### Requisito 1
En la columna sobre el Día de la Raza, ¿con qué libro intenta escudarse quien escribe para escapar de la conversación de la mesa de al lado?
### Requisito 2
Pasa al inglés esta oración de la columna sobre el Día de la Raza: "Tengo la costumbre de vivir y dejar vivir."

### Fragmento del documento
******************************
10/10/2013

Día de la Raza, o como se llame

    Junto a mi mesa conversan dos tipos mayores. Alzan la voz, gesticulan, piden más café, y por mucho que me escudo intentando escapar de esas diatribas con No digas noche, de Amos Oz, un comentario hace saltar mi taza, los libros, el cenicero y la botella de agua mineral.
    Tengo la costumbre de vivir y dejar vivir. Tamaña máxima la aprendí de mi padre hace una punta de años, de modo que entre ceja y ceja llevo la convicción de que cada quien con su cada cual, cada oveja con su pareja, cada loco con su tema o cada luna con su medianoche. Lo contrario es cercenar la más íntima de las necesidades, que es la de privacidad, y es darle un hachazo a la libertad en el mero centro del occipital. Conmigo no cuenten para eso.
    Pero a veces se entremezcla la gimnasia con la magnesia y qué va, el cóctel resulta intragable a cualquier hora, lo que me hace fruncir el ceño, levantar como zorro las orejas,  detenerme a propósito del bodrio que mis vecinos tejen a quemarropa. Entonces ya ven, este sábado comento en voz alta para ustedes. Y es que el mundo chorrea belleza, enigmas que bien valen el recogimiento y la contemplación, pero también miserias, escupitajos cargados de prejuicios y resentimientos que, como está el patio, hay que despacharlos rápido sin darles tregua ni respiro.
    No sé de qué iba la charla en su contexto general y me interesaba un pepino, pero alguien habló de Venezuela, y luego de América, y de España, y de ahí surgió la acusación, la palabra genocidio -que por supuesto no ha sido lavado todavía, decían-; de ahí se materializó el prejuicio, el dedo índice, la imbécil creencia de que todo el mal que nos agobia hoy tiene certificado de nacimiento en la Conquista y comienza en aquellos días llenos de espadas, de sotanas y de cruces.
******************************
### Entradas de datos

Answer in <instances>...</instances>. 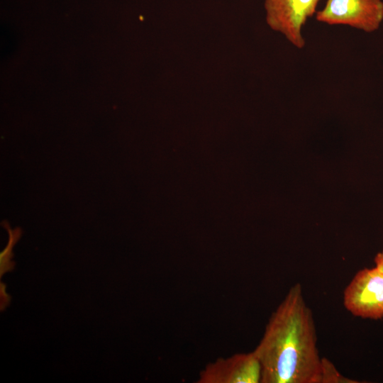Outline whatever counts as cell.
Masks as SVG:
<instances>
[{"label": "cell", "instance_id": "3", "mask_svg": "<svg viewBox=\"0 0 383 383\" xmlns=\"http://www.w3.org/2000/svg\"><path fill=\"white\" fill-rule=\"evenodd\" d=\"M321 0H265V19L269 27L280 33L295 48L306 44L302 34L307 20L316 13Z\"/></svg>", "mask_w": 383, "mask_h": 383}, {"label": "cell", "instance_id": "1", "mask_svg": "<svg viewBox=\"0 0 383 383\" xmlns=\"http://www.w3.org/2000/svg\"><path fill=\"white\" fill-rule=\"evenodd\" d=\"M253 351L262 367L260 383H321L315 323L300 284L272 313Z\"/></svg>", "mask_w": 383, "mask_h": 383}, {"label": "cell", "instance_id": "2", "mask_svg": "<svg viewBox=\"0 0 383 383\" xmlns=\"http://www.w3.org/2000/svg\"><path fill=\"white\" fill-rule=\"evenodd\" d=\"M316 19L330 26L343 25L366 33L377 30L383 21L382 0H327Z\"/></svg>", "mask_w": 383, "mask_h": 383}, {"label": "cell", "instance_id": "4", "mask_svg": "<svg viewBox=\"0 0 383 383\" xmlns=\"http://www.w3.org/2000/svg\"><path fill=\"white\" fill-rule=\"evenodd\" d=\"M343 304L355 316L383 318V276L375 267L355 274L344 290Z\"/></svg>", "mask_w": 383, "mask_h": 383}, {"label": "cell", "instance_id": "8", "mask_svg": "<svg viewBox=\"0 0 383 383\" xmlns=\"http://www.w3.org/2000/svg\"><path fill=\"white\" fill-rule=\"evenodd\" d=\"M375 267L383 276V251L379 252L374 257Z\"/></svg>", "mask_w": 383, "mask_h": 383}, {"label": "cell", "instance_id": "7", "mask_svg": "<svg viewBox=\"0 0 383 383\" xmlns=\"http://www.w3.org/2000/svg\"><path fill=\"white\" fill-rule=\"evenodd\" d=\"M4 226L8 230L9 234V240L7 246L5 249L1 252V276L6 271L11 270L13 269V263L11 262V258L13 256L12 254V248L17 242V240L21 237V231L20 228H17L15 230H11L9 225H4Z\"/></svg>", "mask_w": 383, "mask_h": 383}, {"label": "cell", "instance_id": "6", "mask_svg": "<svg viewBox=\"0 0 383 383\" xmlns=\"http://www.w3.org/2000/svg\"><path fill=\"white\" fill-rule=\"evenodd\" d=\"M344 377L327 358H321V383H357Z\"/></svg>", "mask_w": 383, "mask_h": 383}, {"label": "cell", "instance_id": "5", "mask_svg": "<svg viewBox=\"0 0 383 383\" xmlns=\"http://www.w3.org/2000/svg\"><path fill=\"white\" fill-rule=\"evenodd\" d=\"M262 367L254 351L218 358L207 364L197 383H259Z\"/></svg>", "mask_w": 383, "mask_h": 383}]
</instances>
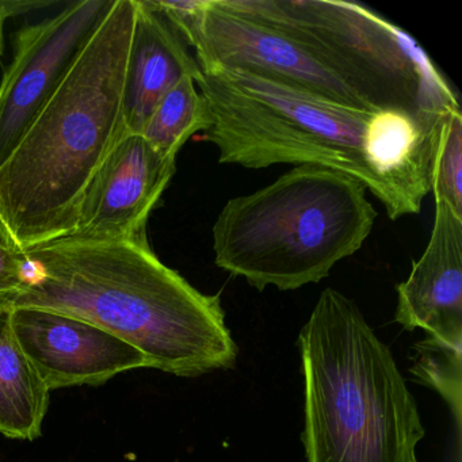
******************************
### Respuesta escrita 1
Con No digas noche, de Amos Oz.

### Respuesta escrita 2
I'm in the habit of living and letting live.